Kemacetan Parah di Pelabuhan Ketapang: Imbas Pengurangan Armada Kapal
Kemacetan panjang terjadi di Pelabuhan Ketapang, Banyuwangi, dengan antrean kendaraan logistik yang mengular hingga lebih dari 30 kilometer. Kejadian ini disebabkan penurunan signifikan jumlah kapal yang melayani rute penyeberangan ke Gilimanuk, Bali, setelah insiden tenggelamnya KMP Tunu Pratama Jaya pada 2 Juli 2025. Dari 15 kapal yang sebelumnya aktif, kini hanya enam kapal yang diizinkan beroperasi.
Kurangnya jumlah armada ini menyebabkan dampak langsung terhadap ribuan kendaraan, terutama truk bertonase berat, yang terjebak dalam antrean panjang. Kepala Dinas Perhubungan Jawa Timur, Nyono, mengungkapkan bahwa situasi ini berada di luar kendali Pemprov Jatim.

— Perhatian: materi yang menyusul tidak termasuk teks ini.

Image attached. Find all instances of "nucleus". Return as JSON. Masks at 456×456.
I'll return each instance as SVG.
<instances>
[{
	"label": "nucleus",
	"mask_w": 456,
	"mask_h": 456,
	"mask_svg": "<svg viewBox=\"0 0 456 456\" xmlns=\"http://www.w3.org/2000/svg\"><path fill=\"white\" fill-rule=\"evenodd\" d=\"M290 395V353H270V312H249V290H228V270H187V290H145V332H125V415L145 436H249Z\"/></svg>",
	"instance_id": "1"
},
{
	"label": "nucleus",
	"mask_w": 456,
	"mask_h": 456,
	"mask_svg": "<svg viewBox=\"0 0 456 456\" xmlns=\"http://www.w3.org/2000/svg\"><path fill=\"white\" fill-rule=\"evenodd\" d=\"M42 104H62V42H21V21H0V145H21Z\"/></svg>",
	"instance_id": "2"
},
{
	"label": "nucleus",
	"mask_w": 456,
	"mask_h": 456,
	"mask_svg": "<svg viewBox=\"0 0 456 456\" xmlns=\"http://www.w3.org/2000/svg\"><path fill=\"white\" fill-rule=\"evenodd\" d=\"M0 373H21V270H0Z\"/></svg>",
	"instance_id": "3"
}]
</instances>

“Pengelolaan pelabuhan penyeberangan Ketapang sepenuhnya dikelola oleh PT ASDP Indonesia Ferry Cabang Ketapang. Sementara itu, otoritas keselamatan dan izin operasional kapal menjadi tanggung jawab Syahbandar Tanjungwangi dan Direktorat Jenderal Perhubungan Darat Kementerian Perhubungan,” jelas Nyono.
Meski penyeberangan Ketapang-Gilimanuk merupakan lintas antarprovinsi di bawah naungan pemerintah pusat, Pemprov Jatim berupaya aktif mencari solusi lantaran Banyuwangi adalah wilayah terdampak. Gubernur Khofifah Indar Parawansa telah mengirimkan surat resmi kepada Menteri Perhubungan, meminta penambahan kapal berkapasitas besar untuk meredakan kemacetan di pelabuhan.
“Surat resmi ini meminta tambahan kapal yang bisa melayani dermaga LCM di Pelabuhan Ketapang,” tutur Nyono, menjelaskan bahwa surat Gubernur telah dikirim pada 27 Juli dan akan mengikuti prosedur resmi pada 28 Juli.
Pengurangan jumlah kapal ini juga berakibat pada perubahan kapasitas angkut. Kapal-kapal yang sebelumnya mampu mengangkut hingga 20 kendaraan kini hanya boleh membawa lima unit. Dengan kondisi ini, antrean panjang di Pelabuhan Ketapang semakin tak terhindarkan.
Sebagai solusi jangka pendek, Pemprov Jatim mendorong pengaktifan pelabuhan alternatif, seperti Pelabuhan Jangkar di Situbondo. Namun, keputusan ini tetap perlu mendapatkan persetujuan dari pemerintah pusat.
“Kami menyadari ini bukan kewenangan kami, namun kami tidak ingin diam saja. Situasi ini memengaruhi arus logistik dan mobilitas warga Jawa Timur, sehingga kami harus bersuara dan memperjuangkan solusi,” tegas Nyono.
Menyikapi kemacetan di Pelabuhan Ketapang, pihak Dinas Perhubungan Jatim telah berkoordinasi dengan Direktorat Jenderal Perhubungan Darat untuk mempercepat respons atas surat Gubernur.
Kemacetan ini tidak semata-mata masalah waktu dan kenyamanan, tetapi juga berpotensi mengganggu stabilitas harga dan pasokan barang di Jawa dan Bali. Seorang pengemudi truk, Slamet, mengaku sudah dua hari menunggu untuk menyeberang sambil membawa sayur ke Bali. “Kalau terus begini, sayur yang saya bawa bisa rusak,” keluhnya.
Dengan adanya dorongan dari pemangku kebijakan dan harapan masyarakat, publik menanti langkah cepat dari pemerintah pusat untuk mengatasi hambatan di jalur penyeberangan strategis ini, memastikan bahwa keselamatan pelayaran tetap menjadi prioritas utama. Antrean di Pelabuhan Ketapang diharapkan segera terurai, memulihkan aktivitas penyeberangan yang vital bagi kebutuhan masyarakat.